One of several bull statues, DPRR (Democratic People's Republic of Rockhampton), Queensland, Australia.

The origin of the bestial analogy of the bear is contested.  The oldest story concerns the London trader who sold a shipment of Canadian bearskins sometime before they had come into his possession, his strategy being a gamble the market would fall and he’d just have to pay less for something he’s already sold at a higher price, thus gaining from “the spread” (the difference between the cost and selling prices and a variation on the mechanism used today by the “short sellers”).  These traders came to be known as “bearskin jobbers”.  The alternative history is more directly from behavioral zoology: the way bears with their powerful limbs and big, sharp claws will, if in the mood “claw stuff down”.

Lindsay Lohan with Valentine’s Day stuffed teddy bear.

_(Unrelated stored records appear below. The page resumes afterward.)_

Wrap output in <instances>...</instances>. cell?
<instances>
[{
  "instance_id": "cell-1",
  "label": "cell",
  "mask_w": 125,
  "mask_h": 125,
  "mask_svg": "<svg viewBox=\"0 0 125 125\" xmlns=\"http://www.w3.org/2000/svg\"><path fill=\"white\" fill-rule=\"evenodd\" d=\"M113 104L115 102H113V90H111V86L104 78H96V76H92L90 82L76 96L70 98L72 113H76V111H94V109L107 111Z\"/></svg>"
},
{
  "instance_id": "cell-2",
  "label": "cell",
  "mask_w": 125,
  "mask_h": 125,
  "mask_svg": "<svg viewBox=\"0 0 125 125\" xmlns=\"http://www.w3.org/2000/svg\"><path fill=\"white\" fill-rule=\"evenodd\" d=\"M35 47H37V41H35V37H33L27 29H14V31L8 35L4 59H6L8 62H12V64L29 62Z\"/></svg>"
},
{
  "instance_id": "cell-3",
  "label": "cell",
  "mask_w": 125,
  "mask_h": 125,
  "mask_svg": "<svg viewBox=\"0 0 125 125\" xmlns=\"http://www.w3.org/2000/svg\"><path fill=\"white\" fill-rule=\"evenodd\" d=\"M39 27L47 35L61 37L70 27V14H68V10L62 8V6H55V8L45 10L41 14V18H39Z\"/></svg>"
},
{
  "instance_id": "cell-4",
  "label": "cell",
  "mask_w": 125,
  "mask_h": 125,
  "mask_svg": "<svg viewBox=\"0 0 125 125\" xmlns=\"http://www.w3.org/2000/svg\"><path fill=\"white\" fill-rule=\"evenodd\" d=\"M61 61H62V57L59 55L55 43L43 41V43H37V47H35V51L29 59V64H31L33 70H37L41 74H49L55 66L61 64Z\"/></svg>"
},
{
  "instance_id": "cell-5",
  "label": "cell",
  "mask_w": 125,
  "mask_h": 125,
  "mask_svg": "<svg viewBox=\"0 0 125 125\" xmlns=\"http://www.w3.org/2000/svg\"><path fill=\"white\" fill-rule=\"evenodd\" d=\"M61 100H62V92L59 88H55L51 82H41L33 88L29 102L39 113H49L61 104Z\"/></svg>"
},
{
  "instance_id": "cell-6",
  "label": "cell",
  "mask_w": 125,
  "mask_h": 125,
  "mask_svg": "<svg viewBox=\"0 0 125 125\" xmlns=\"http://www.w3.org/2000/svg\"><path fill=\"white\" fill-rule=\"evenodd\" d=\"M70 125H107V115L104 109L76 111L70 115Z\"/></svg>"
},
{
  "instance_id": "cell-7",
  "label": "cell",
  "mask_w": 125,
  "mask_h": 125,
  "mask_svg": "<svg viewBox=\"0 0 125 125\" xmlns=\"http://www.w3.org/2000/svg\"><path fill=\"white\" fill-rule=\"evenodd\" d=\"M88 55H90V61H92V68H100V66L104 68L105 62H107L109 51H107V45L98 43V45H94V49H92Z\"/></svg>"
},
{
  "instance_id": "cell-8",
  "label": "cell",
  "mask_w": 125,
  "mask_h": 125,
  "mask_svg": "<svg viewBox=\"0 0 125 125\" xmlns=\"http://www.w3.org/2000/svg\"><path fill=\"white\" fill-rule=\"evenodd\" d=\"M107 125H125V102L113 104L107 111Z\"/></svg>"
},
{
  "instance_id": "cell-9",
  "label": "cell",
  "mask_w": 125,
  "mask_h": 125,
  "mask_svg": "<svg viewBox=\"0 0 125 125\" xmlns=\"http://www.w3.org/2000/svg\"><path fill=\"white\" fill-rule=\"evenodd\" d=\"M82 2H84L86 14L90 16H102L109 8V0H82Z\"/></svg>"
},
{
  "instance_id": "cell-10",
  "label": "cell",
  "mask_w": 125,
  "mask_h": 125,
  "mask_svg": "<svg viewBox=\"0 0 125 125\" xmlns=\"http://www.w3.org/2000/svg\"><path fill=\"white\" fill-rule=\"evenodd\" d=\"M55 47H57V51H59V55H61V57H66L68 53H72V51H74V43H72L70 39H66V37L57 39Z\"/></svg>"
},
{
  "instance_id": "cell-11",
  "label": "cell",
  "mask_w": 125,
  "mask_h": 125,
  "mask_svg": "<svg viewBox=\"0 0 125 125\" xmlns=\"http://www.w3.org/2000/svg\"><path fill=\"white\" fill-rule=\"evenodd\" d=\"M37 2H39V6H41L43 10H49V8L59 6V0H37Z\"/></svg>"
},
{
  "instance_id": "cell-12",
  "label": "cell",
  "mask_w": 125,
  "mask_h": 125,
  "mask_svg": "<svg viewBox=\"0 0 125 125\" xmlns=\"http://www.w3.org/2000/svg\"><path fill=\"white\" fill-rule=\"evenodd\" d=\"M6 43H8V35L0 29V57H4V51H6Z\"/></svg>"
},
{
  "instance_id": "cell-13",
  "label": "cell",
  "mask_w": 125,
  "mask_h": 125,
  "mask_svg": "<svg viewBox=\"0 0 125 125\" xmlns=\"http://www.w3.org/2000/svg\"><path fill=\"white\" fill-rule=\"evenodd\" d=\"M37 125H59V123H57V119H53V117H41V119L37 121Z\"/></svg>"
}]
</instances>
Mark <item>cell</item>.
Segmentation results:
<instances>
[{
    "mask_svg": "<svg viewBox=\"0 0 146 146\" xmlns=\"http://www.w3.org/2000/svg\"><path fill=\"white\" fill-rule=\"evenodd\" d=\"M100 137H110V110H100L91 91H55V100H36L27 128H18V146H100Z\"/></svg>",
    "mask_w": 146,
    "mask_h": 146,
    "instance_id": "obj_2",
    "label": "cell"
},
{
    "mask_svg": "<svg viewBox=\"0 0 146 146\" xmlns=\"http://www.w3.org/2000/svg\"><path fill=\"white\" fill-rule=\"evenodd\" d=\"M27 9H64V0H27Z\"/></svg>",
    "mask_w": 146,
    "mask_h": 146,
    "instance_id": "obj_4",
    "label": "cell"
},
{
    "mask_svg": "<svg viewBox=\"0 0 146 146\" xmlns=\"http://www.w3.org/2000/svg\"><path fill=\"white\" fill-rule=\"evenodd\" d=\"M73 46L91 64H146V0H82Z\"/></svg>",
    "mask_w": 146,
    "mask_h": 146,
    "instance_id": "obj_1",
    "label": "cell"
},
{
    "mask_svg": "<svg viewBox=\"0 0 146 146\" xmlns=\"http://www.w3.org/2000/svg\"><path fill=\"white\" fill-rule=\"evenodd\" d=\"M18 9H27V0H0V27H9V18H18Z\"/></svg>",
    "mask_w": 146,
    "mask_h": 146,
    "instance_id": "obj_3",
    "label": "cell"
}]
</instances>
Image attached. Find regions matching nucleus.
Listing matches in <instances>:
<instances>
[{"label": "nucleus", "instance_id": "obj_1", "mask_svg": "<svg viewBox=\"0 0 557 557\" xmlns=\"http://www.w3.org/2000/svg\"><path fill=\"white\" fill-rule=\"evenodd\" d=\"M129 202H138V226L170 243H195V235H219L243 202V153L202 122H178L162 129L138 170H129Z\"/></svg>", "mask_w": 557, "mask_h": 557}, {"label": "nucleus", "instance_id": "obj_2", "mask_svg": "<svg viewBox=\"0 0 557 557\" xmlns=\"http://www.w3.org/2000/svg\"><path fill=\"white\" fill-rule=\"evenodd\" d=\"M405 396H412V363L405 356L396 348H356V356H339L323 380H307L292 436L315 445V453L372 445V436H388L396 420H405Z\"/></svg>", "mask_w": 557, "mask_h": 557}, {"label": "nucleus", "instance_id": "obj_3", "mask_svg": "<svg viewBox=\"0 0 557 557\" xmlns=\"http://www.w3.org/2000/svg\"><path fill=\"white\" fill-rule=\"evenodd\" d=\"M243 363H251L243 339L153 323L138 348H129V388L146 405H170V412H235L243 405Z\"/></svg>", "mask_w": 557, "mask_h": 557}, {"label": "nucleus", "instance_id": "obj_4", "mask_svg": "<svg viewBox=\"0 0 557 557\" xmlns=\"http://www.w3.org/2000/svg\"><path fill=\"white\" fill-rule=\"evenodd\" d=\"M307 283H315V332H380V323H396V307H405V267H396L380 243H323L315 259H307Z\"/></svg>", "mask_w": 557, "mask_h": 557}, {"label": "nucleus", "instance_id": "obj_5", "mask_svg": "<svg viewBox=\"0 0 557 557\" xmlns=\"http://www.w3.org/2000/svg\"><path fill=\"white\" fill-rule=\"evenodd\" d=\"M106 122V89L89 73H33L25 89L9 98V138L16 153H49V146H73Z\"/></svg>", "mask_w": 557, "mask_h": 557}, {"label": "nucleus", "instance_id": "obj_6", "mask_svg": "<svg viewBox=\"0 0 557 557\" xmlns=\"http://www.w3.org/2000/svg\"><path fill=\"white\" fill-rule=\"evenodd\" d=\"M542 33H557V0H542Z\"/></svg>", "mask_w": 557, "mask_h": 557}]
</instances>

The use may also have been influenced by the unfortunate history in England of bull and bear-baiting, gruesome, fight-to-the-death contests between the beasts which seem first to have been held during the thirteenth century and reaching an apex of popularity during the reign of Elizabeth I (1533–1603; Queen of England & Ireland 1558-1603).  An audience would bet on the outcome and the link with stock exchanges is that while markets may percolate for sometimes long periods, there will always be battles between “the bears” and “the bulls” and it’s during these events that great fortunes are made and lost.  The language appealed to writers and was used by the English poet & satirist Alexander Pope (1688-1744) in Book II of The Dunciad (1728), a work mocking the greed and folly of investors (gamblers) associated with the South Sea Bubble, a financial scandal of the early eighteenth century and one of many examples of herd mentality and “irrational exuberance”:

Come fill the South Sea goblet full;
The gods shall of our stock take care:
Europa pleased accepts the Bull,
And Jove with joy puts off the Bear.